Dalla Sardegna all’Antartide: Andrea Satta e Marco Buttu raccontano la vita tra i ghiacci

Stasera al "Mossa" un incontro organizzato dal CAI di Oristano e dal WWF

Il cabrarese Andrea Satta in posa con il cartello per Cabras – Foto del CAI

Venerdì, 26 maggio 2023

Una serata alla scoperta dell’Antartide attraverso le testimonianze degli scienziati Andrea Satta (di Cabras) e Marco Buttu (originario di Gavoi) con il terzo incontro di “Contus”, la rassegna di racconti nata dalla collaborazione tra il Club Alpino Italiano di Oristano e il WWF. L’appuntamento è per questa sera alle 20:30 presso l’auditorium dell’Istituto iecnico “Lorenzo Mossa” di Oristano.

Nel corso dell’incontro Marco Buttu, dell’Istituto nazionale di astrofisica (INAF) di Cagliari, e Andrea Satta, del CNR di Oristano, racconteranno che cosa significhi vivere per mesi al centro dell’Antartide nel più completo isolamento, alla luce di un sole estivo che non tramonta mai o nel buio della notte lunga 9 mesi, illuminata dai miliardi di stelle del cielo e da spettacolari aurore boreali.

La base Concordia in Antartide – Foto Marco Buttu (c) PNRA & IPEV

Con quattro missioni nella base Concordia alle spalle, Andrea Satta ha voluto portare un pezzo di Sardegna nella terra dei ghiacci: grazie a lui nel continente più a sud del mondo, a 3400 metri di altitudine, c’è una freccia con la scritta “Cabras, terra dei Giganti”, che punta al paese del Sinis, distante ben 15 mila chilometri.

A dare il titolo alla serata è il libro di Buttu “Marte Bianco. Nel cuore dell’Antartide. Un anno ai confini della vita”, nel quale lo scienziato racconta i 13 mesi trascorsi nella base Concordia, nata dal Programma nazionale di ricerche in Antartide (Pnra) e dal programma francese di ricerca polare (Ipev).
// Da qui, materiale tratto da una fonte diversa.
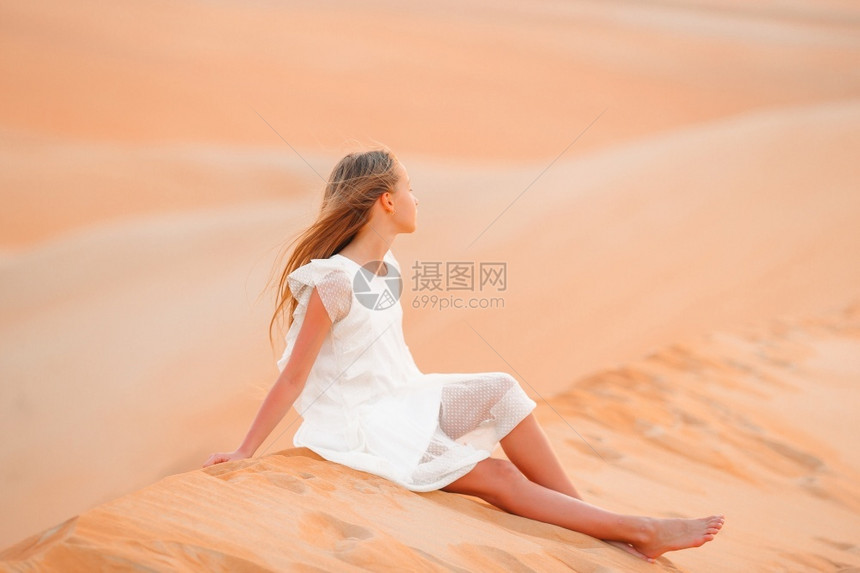 联合的荒凉白色在沙丘度假时穿白色裙子的漂亮女孩在阿拉伯联合酋长国沙漠中穿着白色衣服的美丽沙漠女孩在丘中阿拉伯联合酋长国沙漠中的丘图片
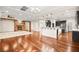 Open kitchen boasting dark cabinetry, granite counters, and hardwood floors at 7258 Sashaying Spirit Ct, Las Vegas, NV 89131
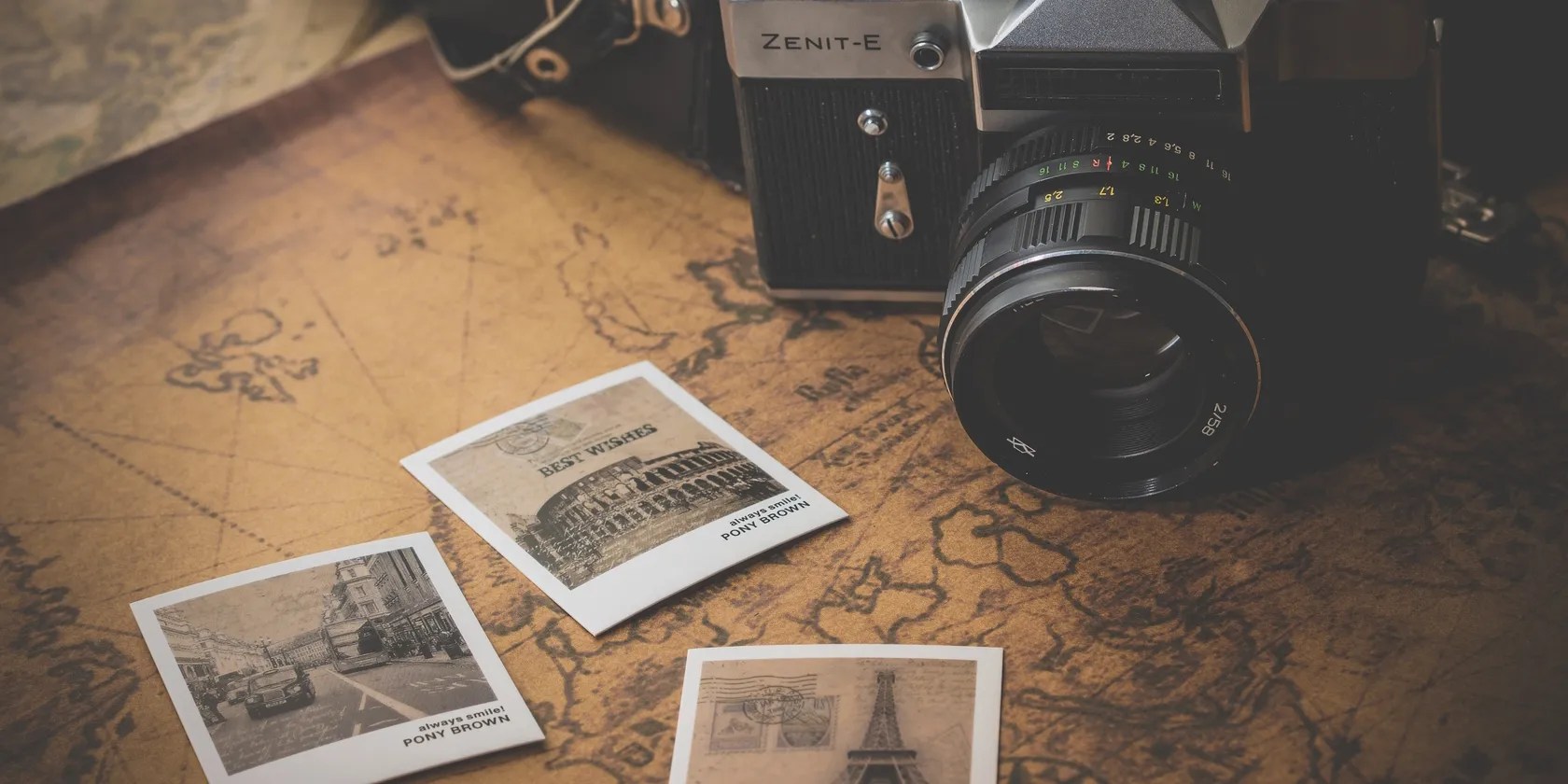 A vintage camera with a some old pictures sitting on top of a map.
L’opera sarà presentata nel corso dell’incontro.

Marco Buttu – Foto Marco Buttu (c) PNRA & IPEV

Con i ghiacci a coprire la quasi totalità della sua superficie, l’Antartide è la più grande riserva d’acqua dolce del mondo, nonché la terra più isolata, circondata da oceani mossi da onde alte come palazzi, e quella più fredda, con temperature che possono arrivare a – 80°.

In questo ambiente ostile, nella base italo-francese, un piccolo gruppo di persone compie ricerche scientifiche. Concordia si trova nel sito Dome-C, una una sterminata distesa di ghiaccio dove a 3.000 metri di quota, con aria rarefatta come se ci si trovasse a 4.000 metri, svolgono attività 12 fra ricercatori e tecnici: sei italiani, cinque francesi e un’austriaca.

I ricercatori della base Concordia durante il solstizio – Foto del CAI

All’esterno degli edifici c’è carenza di ossigeno e l’aria è così secca che anche le più piccole ferite impiegano mesi a rimarginarsi. Non ci sono piante, animali e nemmeno batteri, mancano i colori e i profumi e per cento giorni sparisce anche il sole. E un errore banale può costare la vita, perché se capita un incidente nessuno può venire in soccorso.